**EXCERPT**:
::::::

The first half of September was a striking reversal from the anxious market activity in August. Virtually overnight, Treasuries became an afterthought as investors stampeded back into the stock market amidst positive economic news (triggered initially by the ISM manufacturing report and the August employment report).
The equity rally has driven up each major index (S&P, DJIA, & NASDAQ) between 3% and 6% so far this month, which has (at least temporarily) taken the momentum out of a Treasury market that has been rallying steadily for about six months. For one of the few times since yields peaked in early April, 10-year Treasury prices fell and yields increased for two consecutive weeks (from 2.58% to 2.75%). The ripple effect impacted mortgage rates, which also crept up a bit.
But the increase in yields didn't pass through to the retail corporate bond market because credit spreads tightened during that same period. This makes sense, since spreads are a proxy for risk. When investors are less fearful spreads tend to decrease.

::::::

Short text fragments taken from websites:
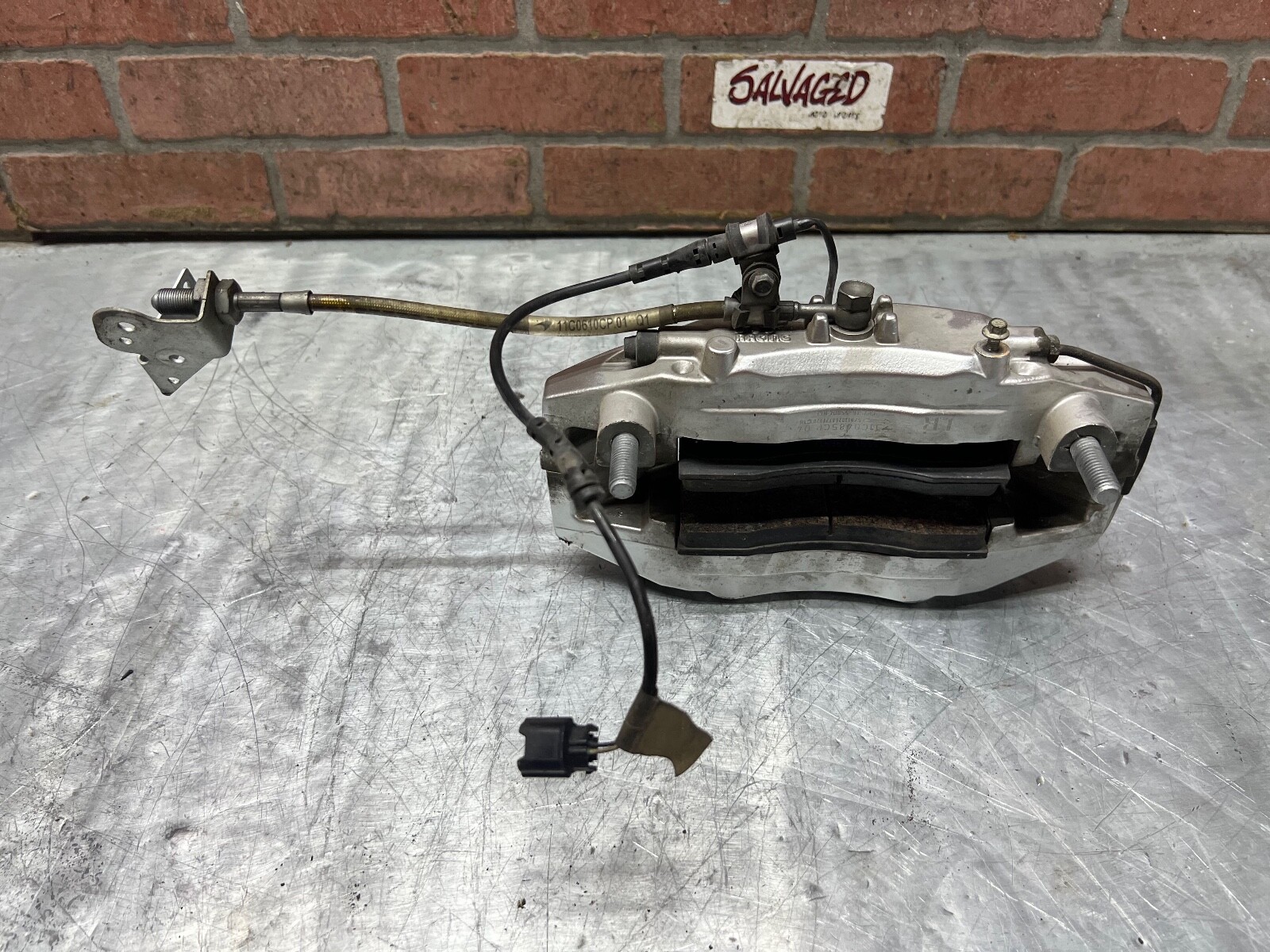 2015 McLaren 650S Spider Left Rear Carbon Ceramic Caliper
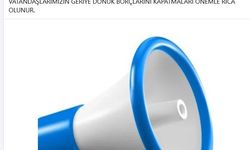 Belediye vatandaşlardan borçlarını sosyal medyadan istedi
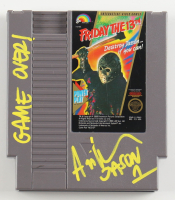 Ari Lehman Signed "Friday the 13th" Nintendo NES Video Game Cartridge Inscribed "Game Over!" & "Jason 1" (JSA) at PristineAuction.com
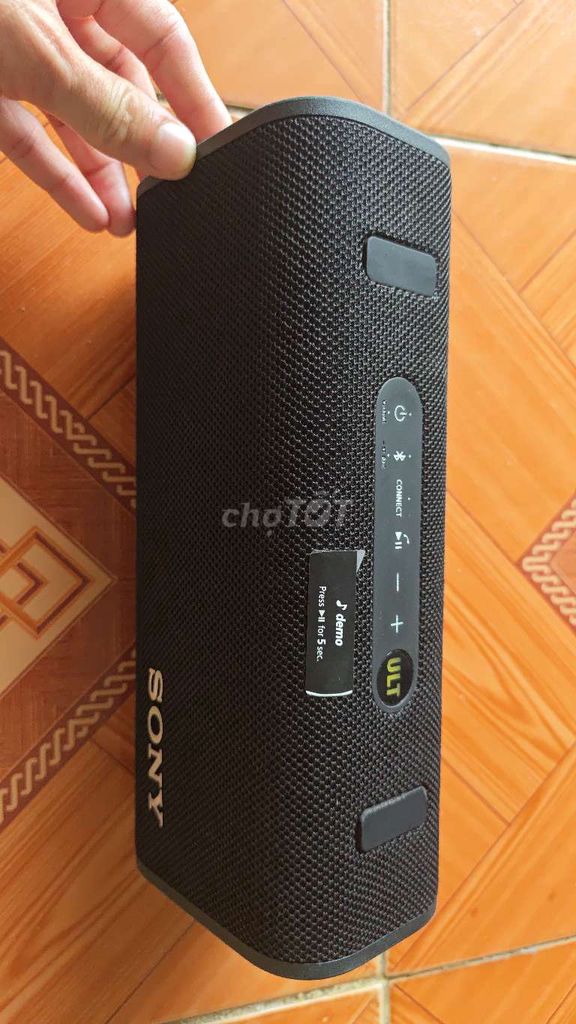 Loa Bluetooth Sony ULT FIELD 3 Đen 99% full box. Mua bán Tivi, Âm thanh tại Huyện Hòa Vang Đà Nẵng được đăng bởi Khanh Nguyen hình 1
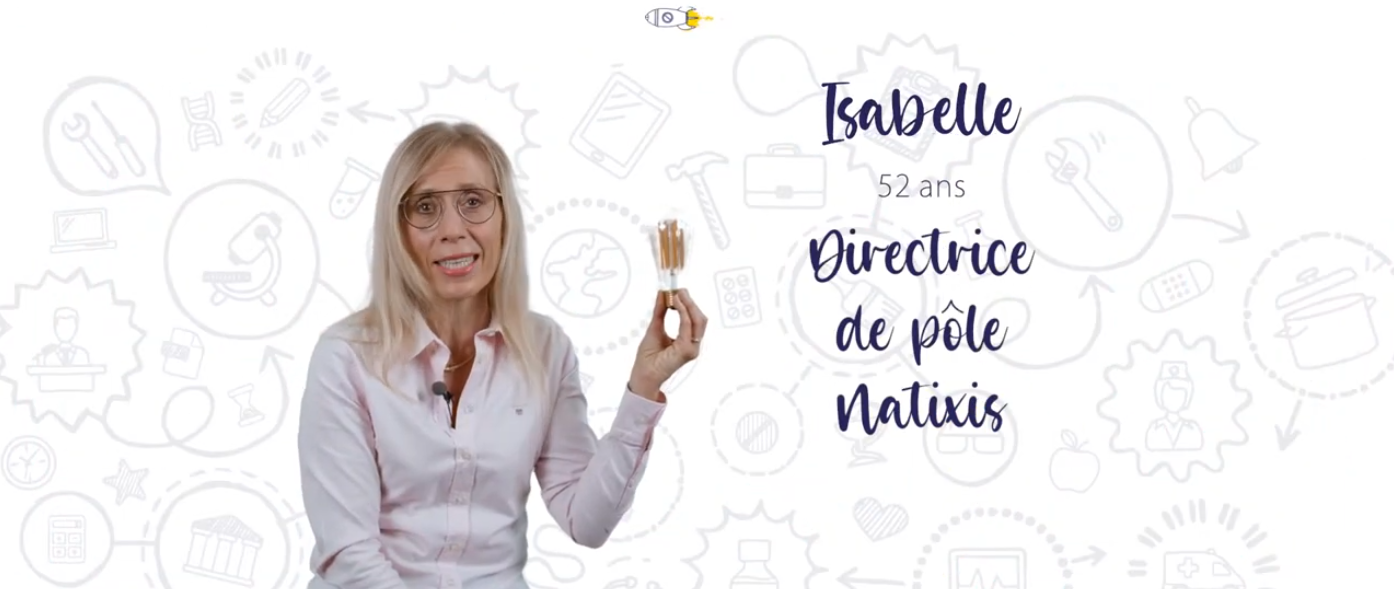 OSEZ VOS ENVIES – E5 : Isabelle, directrice de relation clientèle
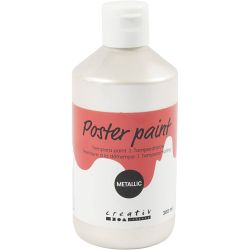 Poster paint Metallic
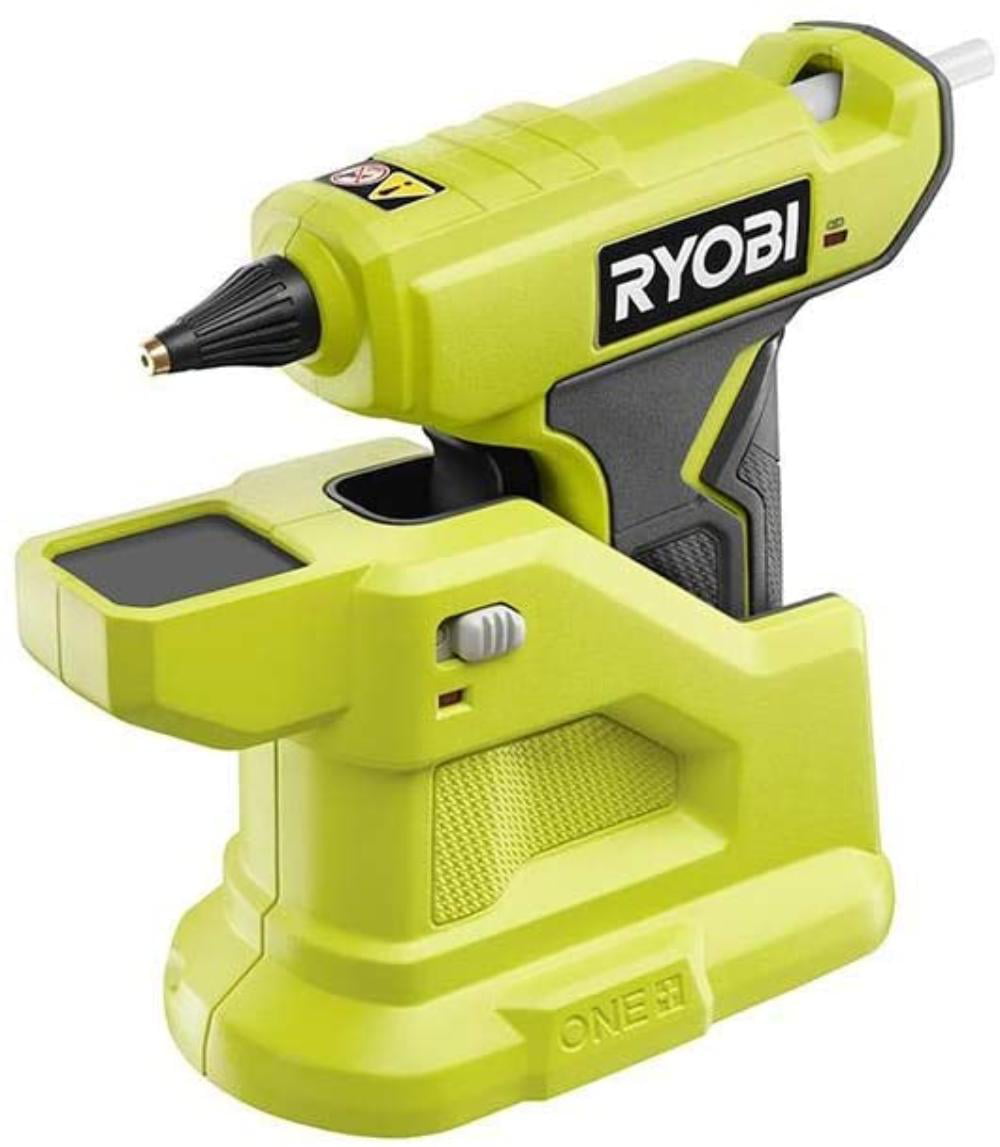 Ryobi 18v Cordless Compact Glue Gun Tool Only Battery Charger Not Included By Brand Techtronics Walmart Com Walmart Com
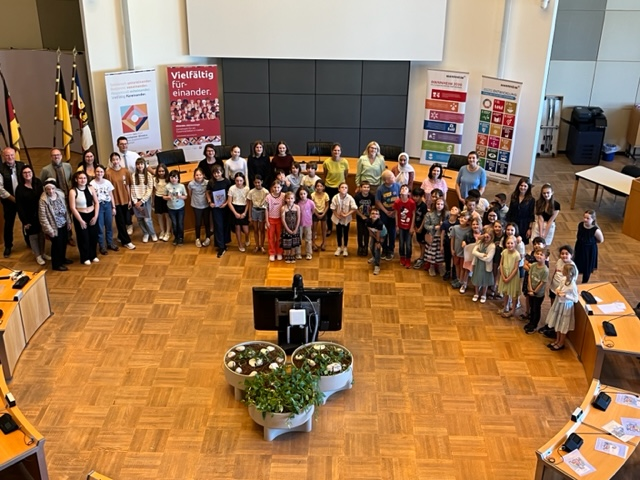 Preisverleihung Europäischer Wettbewerb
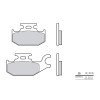 Plaquettes de frein BREMBO 07070CC organique Suzuki Burgman UH125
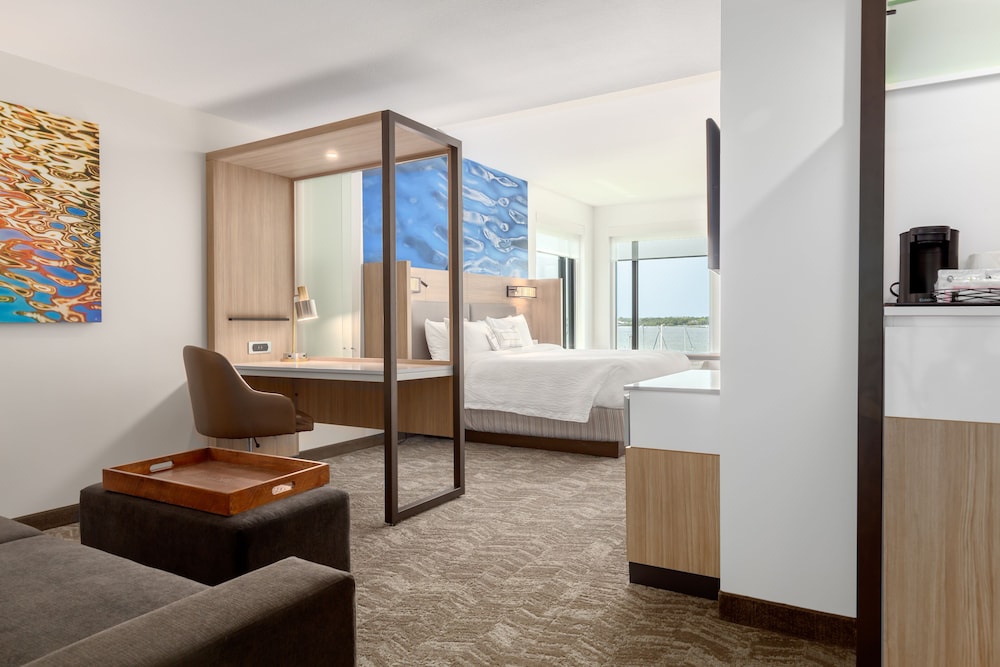 Suite, 1 King, Trundle bed, Water view, Balcony photo 2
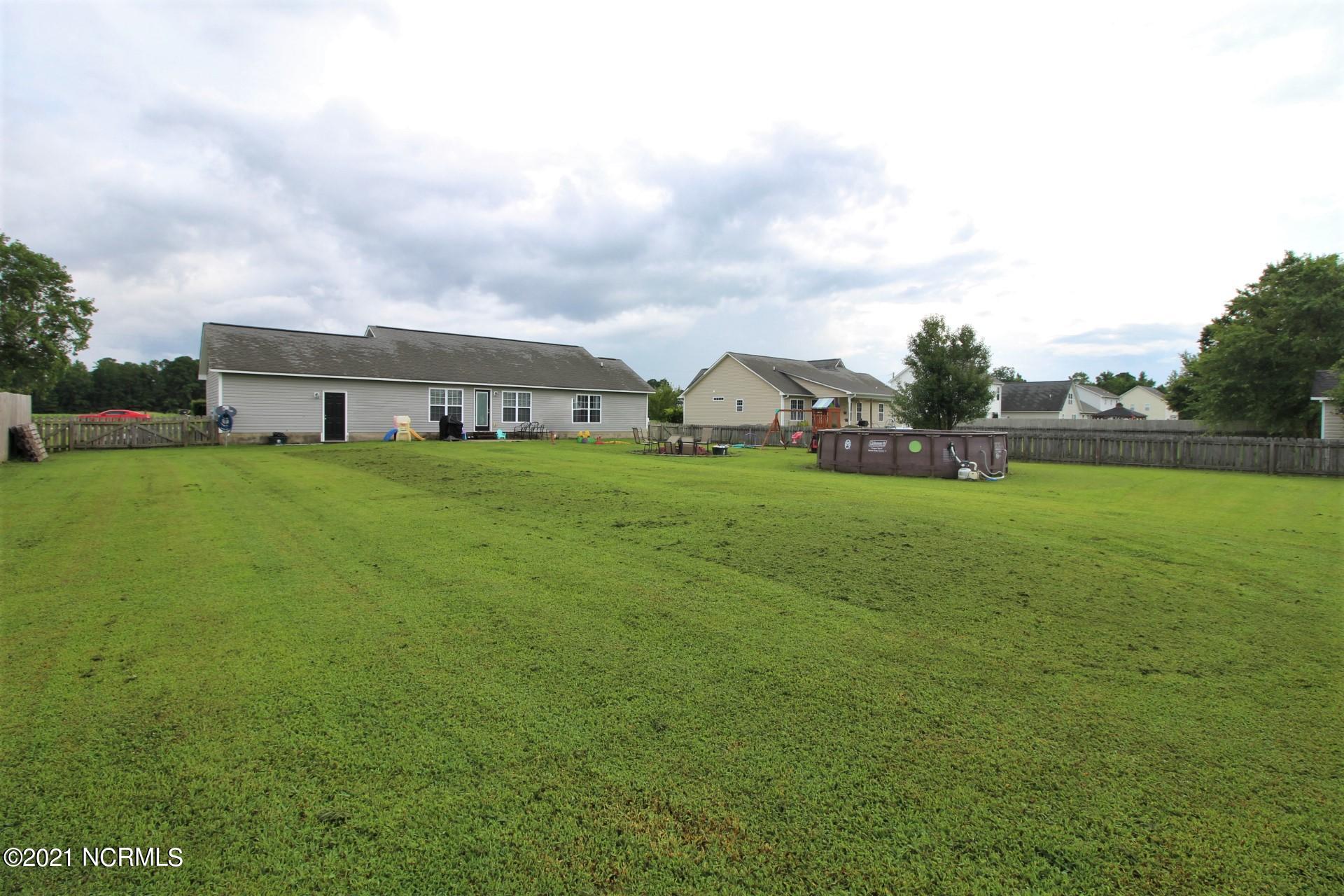 594 Godette School Road Havelock, NC 28532 - Photo 33 of 37 Massive rear yard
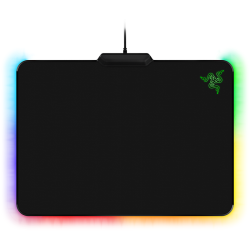 Игровой коврик для мыши Razer Firefly V2/ Razer Firefly V2 - Hard Surface Mouse Mat with Chroma - FRML Packaging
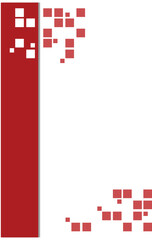 geometric square Background Wallpaper Image. perfect for business covers advertising. vector  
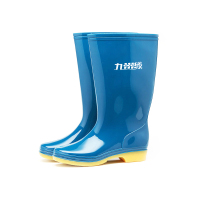 九州缘 BD1FX422101Z2H 雨靴 PVC高筒雨鞋 女士 36-41码(计价单位:双)蓝色
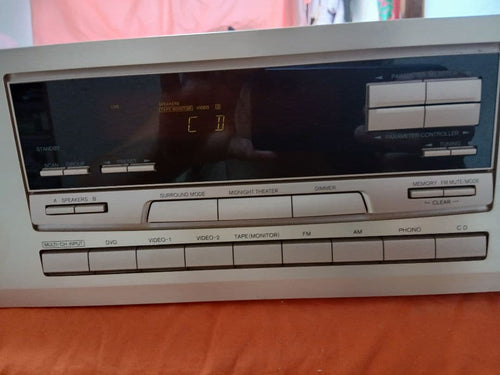Onkyo Av Amplifiers Digital Surround Amplifier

::::::

**WORK REQUEST 1**: Sum up the September market commentary in two sentences.
**WORK REQUEST 2**: Transcribe the September market commentary word for word, starting at "But the increase" and going up to and including "tend to decrease.".
You won't need the material for this.

**WRITTEN RESPONSE 1**: In the first half of September, positive economic news sent investors back into stocks, lifting the S&P, DJIA, and NASDAQ between 3% and 6% and halting a Treasury rally that had run for about six months. As a result, 10-year Treasury yields rose from 2.58% to 2.75% over two weeks and mortgage rates crept up, but retail corporate bond yields didn't rise because credit spreads tightened as investors grew less fearful.

**WRITTEN RESPONSE 2**:
But the increase in yields didn't pass through to the retail corporate bond market because credit spreads tightened during that same period. This makes sense, since spreads are a proxy for risk. When investors are less fearful spreads tend to decrease.